Motisi Mafia clan
- Matteo Motisi, Mafia boss from the Pagliarelli quarter in Palermo.
- Founded: 1936
- Founding location: Pagliarelli, Palermo, Sicily
- Years active: 1936–present
- Territory: Palermo
- Activities: extortion, drug trafficking
- Allies: Corleonesi (defunct)
- Rivals: Inzerillo Mafia clan Stefano Bontade

= Motisi Mafia clan =

The Motisi Mafia clan (/it/, /scn/) is a historical Sicilian Mafia clan from the Pagliarelli area in Palermo. The Motisi clan is one of the oldest Mafia clans still active in Palermo, and a Motisi was mentioned in 1937 as the Mafia boss of Pagliarelli by Melchiorre Allegra, a mafioso physician who became an informant when he was arrested. Prior to that, Motisi had also been mentioned in the Sangiorgi report.

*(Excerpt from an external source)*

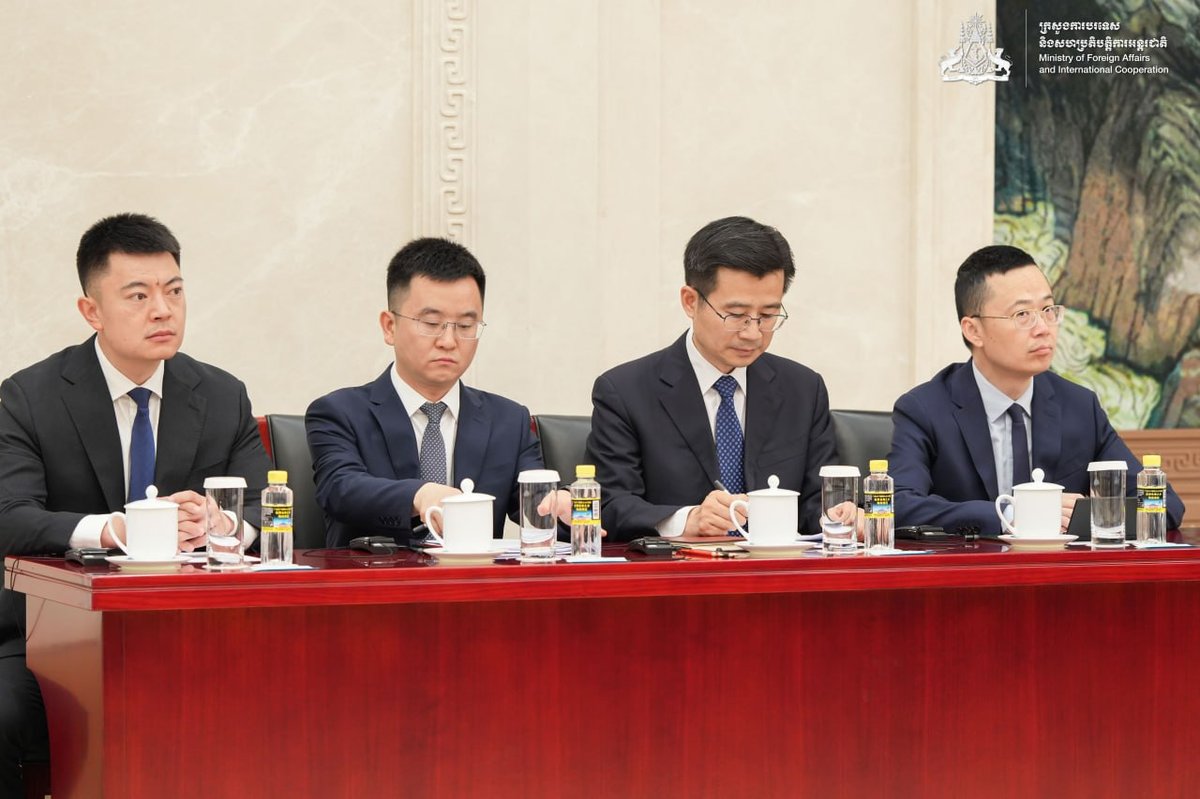 洪森与中国总理李强北京会晤 深化柬中战略合作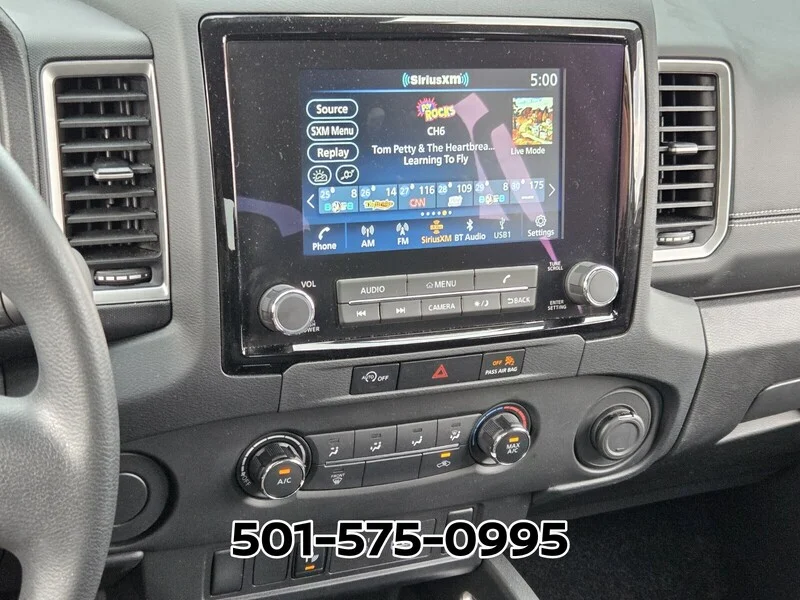 Used 2024 Red Alert NISSAN CREW CAB 4X2 SV image 20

== Historical leaderships ==

- Lorenzo Motisi sat on the first Sicilian Mafia Commission for the Pagliarelli mandamento (Palermo).
- Ignazio Motisi sat on the Sicilian Mafia Commission at the end of the 1970s for the Pagliarelli mandamento (Palermo).
- Matteo Motisi (Palermo, 16 April 1918 – 5 September 2003) became a member of the Commission in 1983, as a result of the re-organization after the Second Mafia War. Previously, the Pagliarelli family had been part of the mandamento of Santa Maria di Gesù headed by Stefano Bontade. Matteo Motisi was an ally of the Corleonesi and received life sentences for the murders of anti-mafia judges Rocco Chinnici, Giovanni Falcone and Paolo Borsellino as well as for 22 murders of members of the Bontade and Inzerillo clans during the Second Mafia War in 1981-83.
- Giovanni Motisi (Palermo, 1 January 1959) succeeded his uncle Matteo Motisi as boss of the Pagliarelli family. He has been a fugitive since 1993 and is considered to be one of the more powerful bosses of Palermo. He is considered to be close to Bernardo Provenzano. Motisi is on the "Most wanted list" of the Italian Ministry of the Interior since 1998.